Our interconnectedness doesn’t efface our differences. On the contrary, we come into harmony through recognition and interaction. Buddhist precepts guide our actions reminding us to leap beyond the holy and the unholy and embrace all things and conditions. Our precepts teach us about how to treat one another and our world, through honesty, encouraging life, respecting truth, equality, and generosity. By leaning into the precepts when we reach out to others means that we live from our own integrity and the offering from that place involves letting go, giving shade and fruit to others in whatever way we are so moved.  

So while there will be much resistance in the coming days to this administration, I want to encourage those of us who are people of practice to remember our vows, to reflect upon our actions and see if they align with the clarity of the rooted self, our ecological reality, and how we reach out to one another. There is no one way – which is why we are not a group with “A Buddhist Response” but instead, we are simply, Buddhists responding.

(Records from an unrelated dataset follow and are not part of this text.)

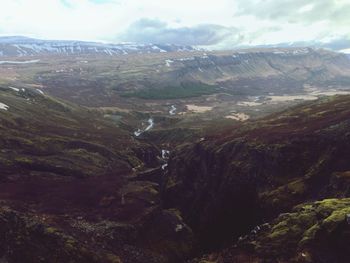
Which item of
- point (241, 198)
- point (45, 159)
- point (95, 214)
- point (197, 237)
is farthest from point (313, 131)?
point (45, 159)

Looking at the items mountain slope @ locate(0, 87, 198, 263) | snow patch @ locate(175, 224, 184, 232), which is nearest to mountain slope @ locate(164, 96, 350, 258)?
snow patch @ locate(175, 224, 184, 232)

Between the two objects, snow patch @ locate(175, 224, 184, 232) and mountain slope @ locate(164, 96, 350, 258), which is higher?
mountain slope @ locate(164, 96, 350, 258)

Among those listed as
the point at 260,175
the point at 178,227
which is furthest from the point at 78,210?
the point at 260,175

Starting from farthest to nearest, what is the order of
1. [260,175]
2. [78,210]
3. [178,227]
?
[78,210]
[178,227]
[260,175]

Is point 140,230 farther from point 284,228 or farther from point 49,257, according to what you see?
point 284,228

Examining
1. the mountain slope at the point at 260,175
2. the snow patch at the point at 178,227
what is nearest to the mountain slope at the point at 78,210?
the snow patch at the point at 178,227

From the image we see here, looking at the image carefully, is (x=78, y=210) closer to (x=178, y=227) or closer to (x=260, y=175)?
(x=178, y=227)

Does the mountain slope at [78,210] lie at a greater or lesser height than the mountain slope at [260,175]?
lesser

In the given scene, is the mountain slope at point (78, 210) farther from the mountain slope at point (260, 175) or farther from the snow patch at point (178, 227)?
the mountain slope at point (260, 175)

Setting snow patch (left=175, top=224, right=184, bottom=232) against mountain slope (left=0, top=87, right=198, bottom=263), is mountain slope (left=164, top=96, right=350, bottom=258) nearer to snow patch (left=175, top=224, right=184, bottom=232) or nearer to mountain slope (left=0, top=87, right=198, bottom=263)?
snow patch (left=175, top=224, right=184, bottom=232)

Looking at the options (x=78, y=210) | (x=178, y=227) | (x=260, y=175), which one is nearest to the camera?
(x=260, y=175)

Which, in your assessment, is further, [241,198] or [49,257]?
[241,198]
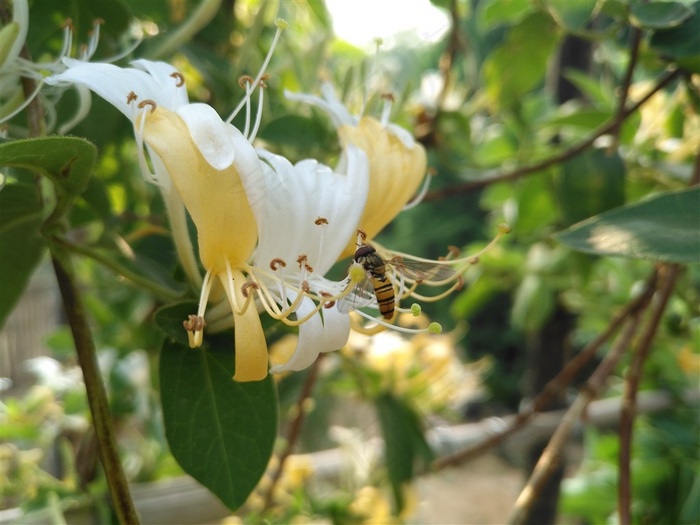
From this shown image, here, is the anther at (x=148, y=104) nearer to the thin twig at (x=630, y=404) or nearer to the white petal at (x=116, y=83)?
the white petal at (x=116, y=83)

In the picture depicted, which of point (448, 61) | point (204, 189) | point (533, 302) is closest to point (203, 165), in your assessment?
point (204, 189)

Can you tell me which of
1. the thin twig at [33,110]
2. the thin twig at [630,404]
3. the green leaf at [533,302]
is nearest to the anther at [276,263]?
the thin twig at [33,110]

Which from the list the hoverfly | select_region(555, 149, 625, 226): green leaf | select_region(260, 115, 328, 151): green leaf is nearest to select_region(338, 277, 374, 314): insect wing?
the hoverfly

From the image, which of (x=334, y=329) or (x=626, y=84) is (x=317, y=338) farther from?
(x=626, y=84)

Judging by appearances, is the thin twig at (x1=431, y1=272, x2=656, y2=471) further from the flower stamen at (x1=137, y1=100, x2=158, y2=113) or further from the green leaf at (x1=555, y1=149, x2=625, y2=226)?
the flower stamen at (x1=137, y1=100, x2=158, y2=113)

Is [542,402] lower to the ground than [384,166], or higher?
lower

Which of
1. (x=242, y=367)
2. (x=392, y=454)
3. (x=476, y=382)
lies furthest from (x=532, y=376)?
(x=242, y=367)
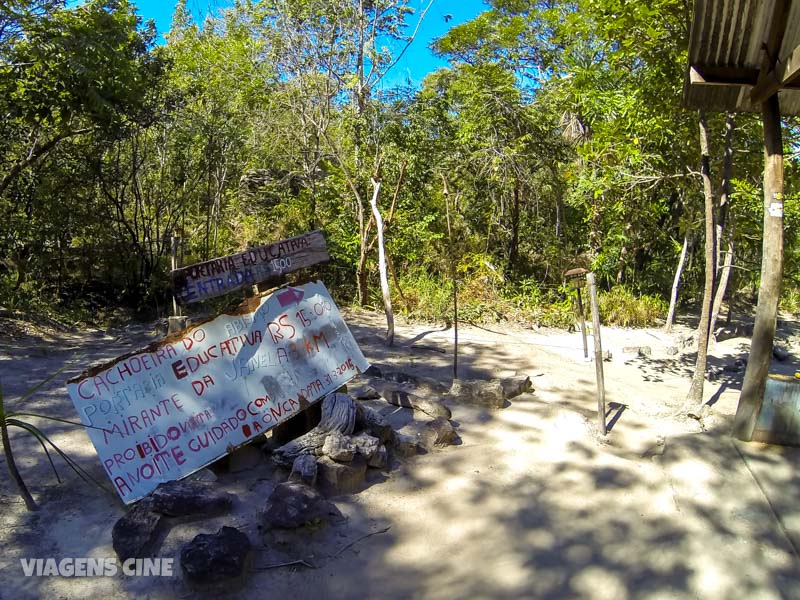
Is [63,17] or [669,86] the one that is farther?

Already these responses are taking shape as we become more tender hearted towards one another and aware of the suffering of others, as we vow to protect the community garden next door, to meet the neighbor we’ve never met, and challenge the root of our own bias and delusion.   When we do this, our action is not burdensome, but instead, life giving, natural, and inspiring to others. The creativity that comes from the core of the heart is already worth a thousand petitions, a hundred marches in the street.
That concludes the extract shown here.